The real problem is that I agree with many of these causes, and feel like a monster for turning a blind eye to their fervent foot-soldiers– Doctors Without Borders seems like they do a lot of good work! But you’re a guy with a piece of paper in a sheet protector on the corner, and I’m not sure your t-shirt really makes you a credible representative of the organization. And what exactly am I signing up for anyway? I prefer to do my charitable giving in either the old-fashioned way (office visits), or the new-fashioned way (verified online portals). As for the political initiatives, it seems like those could benefit from a more comprehensive presentation too. In almost all of these cases, I’d just prefer a handbill or something, prompting me to do more research on my own.
I really feel for these folks, though– I can’t imagine it’s an easy job to be the pedestrian equivalent of a telemarketer. Considering the number of times I’ve been lectured at by customers at prior jobs, seemingly under the assumption that I was the corporate president who also happened to be operating the cash register, I can’t imagine what sort of wacko advice these folks receive. Well, I can imagine: it’s probably weird, unwarranted personal attacks, political screeds, and uncreative profanities.
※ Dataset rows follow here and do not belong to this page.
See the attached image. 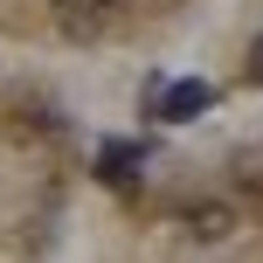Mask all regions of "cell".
<instances>
[{
  "mask_svg": "<svg viewBox=\"0 0 263 263\" xmlns=\"http://www.w3.org/2000/svg\"><path fill=\"white\" fill-rule=\"evenodd\" d=\"M145 104H153V118L187 125V118H201V111L215 104V83H201V77H187V83H145Z\"/></svg>",
  "mask_w": 263,
  "mask_h": 263,
  "instance_id": "cell-1",
  "label": "cell"
},
{
  "mask_svg": "<svg viewBox=\"0 0 263 263\" xmlns=\"http://www.w3.org/2000/svg\"><path fill=\"white\" fill-rule=\"evenodd\" d=\"M139 166H145V145L139 139H104V145H97V180H104V187H132Z\"/></svg>",
  "mask_w": 263,
  "mask_h": 263,
  "instance_id": "cell-2",
  "label": "cell"
},
{
  "mask_svg": "<svg viewBox=\"0 0 263 263\" xmlns=\"http://www.w3.org/2000/svg\"><path fill=\"white\" fill-rule=\"evenodd\" d=\"M187 236H194V242H229V236H236V208H222V201L187 208Z\"/></svg>",
  "mask_w": 263,
  "mask_h": 263,
  "instance_id": "cell-3",
  "label": "cell"
},
{
  "mask_svg": "<svg viewBox=\"0 0 263 263\" xmlns=\"http://www.w3.org/2000/svg\"><path fill=\"white\" fill-rule=\"evenodd\" d=\"M111 7H118V0H55V14H63L69 35H97V28L111 21Z\"/></svg>",
  "mask_w": 263,
  "mask_h": 263,
  "instance_id": "cell-4",
  "label": "cell"
},
{
  "mask_svg": "<svg viewBox=\"0 0 263 263\" xmlns=\"http://www.w3.org/2000/svg\"><path fill=\"white\" fill-rule=\"evenodd\" d=\"M250 83H263V35L250 42Z\"/></svg>",
  "mask_w": 263,
  "mask_h": 263,
  "instance_id": "cell-5",
  "label": "cell"
}]
</instances>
But hopefully they’re actually getting paid for their efforts– even bummer jobs should at least have a paycheck involved. Heck, maybe, just maybe they’re paid really well– like oil company money or something. Living in the brave new world of Super PACs and Koch Brother Shenanigans, who knows what sort of dark money is surging through America’s political veins! They could all be Reptiloids spreading chemtrails for the Illuminati, tricking us into signing up for the one-world government! They’re just the advance scouts– before we know it, this place will be lousy with Moon Nazis!